DOCUMENT SEGMENT:
Does anyone have a list of all Steinway model B samples / modeled pianos out there?  I want to record some XSample walkthroughs and comparison videos, and I figured a video comparing a load of (deep) sampled Model B’s against the pretty compact yet gorgeous XSample B would be cool. One of those blind test type things. Turns out I hardly have any B’s


----------



## Alex C (Sep 18, 2020)

Nice cue! Some sort of cinematic piano? Don't hear much pedal resonance though ...


----------



## CGR (Sep 18, 2020)

doctoremmet said:


> Does anyone have a list of all Steinway model B samples / modeled pianos out there?  I want to record some XSample walkthroughs and comparison videos, and I figured a video comparing a load of (deep) sampled Model B’s against the pretty compact yet gorgeous XSample B would be cool. One of those blind test type things. Turns out I hardly have any B’s


Here's the other sampled Steinway Model B's I know of:

1. Synthogy Ivory Studio Grands (modern New York B)

Data records
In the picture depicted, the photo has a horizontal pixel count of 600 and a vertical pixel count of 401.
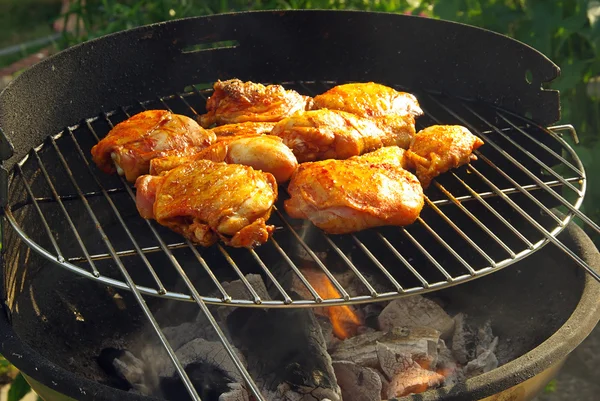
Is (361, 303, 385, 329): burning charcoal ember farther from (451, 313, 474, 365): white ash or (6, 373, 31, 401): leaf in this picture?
(6, 373, 31, 401): leaf

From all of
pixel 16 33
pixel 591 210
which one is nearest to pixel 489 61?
pixel 591 210

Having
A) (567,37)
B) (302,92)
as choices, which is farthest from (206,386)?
(567,37)

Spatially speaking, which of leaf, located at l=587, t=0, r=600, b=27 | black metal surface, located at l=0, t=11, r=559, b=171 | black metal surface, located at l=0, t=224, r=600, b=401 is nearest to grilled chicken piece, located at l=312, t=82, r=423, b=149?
black metal surface, located at l=0, t=11, r=559, b=171

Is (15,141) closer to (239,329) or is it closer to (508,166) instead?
(239,329)

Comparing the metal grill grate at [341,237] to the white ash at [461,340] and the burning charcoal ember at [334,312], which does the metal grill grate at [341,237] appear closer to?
the burning charcoal ember at [334,312]

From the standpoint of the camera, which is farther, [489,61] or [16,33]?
[16,33]

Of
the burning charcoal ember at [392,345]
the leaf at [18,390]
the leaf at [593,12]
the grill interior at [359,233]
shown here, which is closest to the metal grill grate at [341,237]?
the grill interior at [359,233]
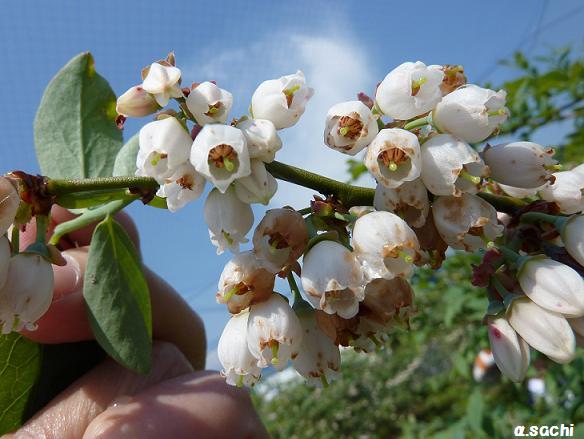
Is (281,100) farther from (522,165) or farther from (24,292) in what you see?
(24,292)

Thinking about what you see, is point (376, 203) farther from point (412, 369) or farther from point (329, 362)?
point (412, 369)

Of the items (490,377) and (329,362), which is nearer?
(329,362)

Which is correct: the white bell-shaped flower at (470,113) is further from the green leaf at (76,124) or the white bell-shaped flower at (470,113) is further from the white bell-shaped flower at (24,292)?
the green leaf at (76,124)

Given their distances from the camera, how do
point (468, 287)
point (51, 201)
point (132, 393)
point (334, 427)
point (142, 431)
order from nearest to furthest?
1. point (51, 201)
2. point (142, 431)
3. point (132, 393)
4. point (468, 287)
5. point (334, 427)

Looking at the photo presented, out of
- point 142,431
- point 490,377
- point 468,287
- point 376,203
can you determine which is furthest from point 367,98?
point 490,377

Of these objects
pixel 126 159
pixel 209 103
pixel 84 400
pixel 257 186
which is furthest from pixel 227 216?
pixel 84 400

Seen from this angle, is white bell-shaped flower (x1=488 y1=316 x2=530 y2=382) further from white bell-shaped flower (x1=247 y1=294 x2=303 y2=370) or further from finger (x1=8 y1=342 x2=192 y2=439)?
finger (x1=8 y1=342 x2=192 y2=439)
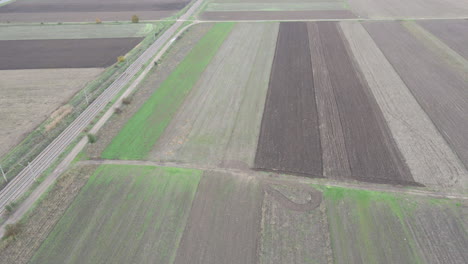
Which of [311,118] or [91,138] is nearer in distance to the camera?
[91,138]

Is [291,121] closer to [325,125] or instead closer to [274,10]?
[325,125]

WHAT YOU SHOULD DO: Can you extend the forum thread on Steinway Model B piano samples, picking up right after its last line?

RESPONSE FOR THIS EXERCISE:
2. ArtVista VGP3 (1960 Hamburg B)
3. Fluffy Audio Scoring Piano (modern Hamburg B)
4. East West Steinway B (modern Hamburg B)
5. EZKeys Studio Grand (modern Hamburg B)
6. Universal Audio Ravel Grand (don't own it - not sure if it's a New York or Hamburg B)
+ Pianoteq's Hamburg Steinway Model B


----------



## CGR (Sep 18, 2020)

Alex C said:


> Nice cue! Some sort of cinematic piano? Don't hear much pedal resonance though ...


Thanks. This sampled piano was created as a studio/jazz/blues type of instrument, so not overly resonant and with a tight & focussed tuning (not much movement in the unisons).


----------



## doctoremmet (Sep 18, 2020)

CGR said:


> Here's the other sampled Steinway Model B's I know of:
> 
> 1. Synthogy Ivory Studio Grands (modern New York B)
> 2. ArtVista VGP3 (1960 Hamburg B)
> ...


Awesome (shopping) list!! Many thanks Craig. Such knowledge, incredible!


----------



## CGR (Sep 18, 2020)

doctoremmet said:


> Awesome (shopping) list!! Many thanks Craig. Such knowledge, incredible!


Just remembered 2 more:
• AIR Mini Grand
• Versilian Studios Joachim's Piano (1890's New York Steinway B)


----------



## FlyingAndi (Sep 18, 2020)

To me it sounds more like a Steinway Model D (which just leaves a few hundred choices).
So here's my first guess: Chocolate Audio Model D V2.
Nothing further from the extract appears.